> **WHAT THE EXERCISE ASKS**
Rewrite every line of the material as a Markdown table with two columns, "Number" for the row number and "Entry" for the line itself, leaving out any blank lines.

►

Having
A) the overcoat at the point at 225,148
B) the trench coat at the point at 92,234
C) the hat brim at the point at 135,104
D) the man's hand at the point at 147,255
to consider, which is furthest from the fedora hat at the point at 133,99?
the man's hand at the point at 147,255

◄

> **WRITTEN ANSWER**
| Number | Entry |
|---|---|
| 1 | Having |
| 2 | A) the overcoat at the point at 225,148 |
| 3 | B) the trench coat at the point at 92,234 |
| 4 | C) the hat brim at the point at 135,104 |
| 5 | D) the man's hand at the point at 147,255 |
| 6 | to consider, which is furthest from the fedora hat at the point at 133,99? |
| 7 | the man's hand at the point at 147,255 |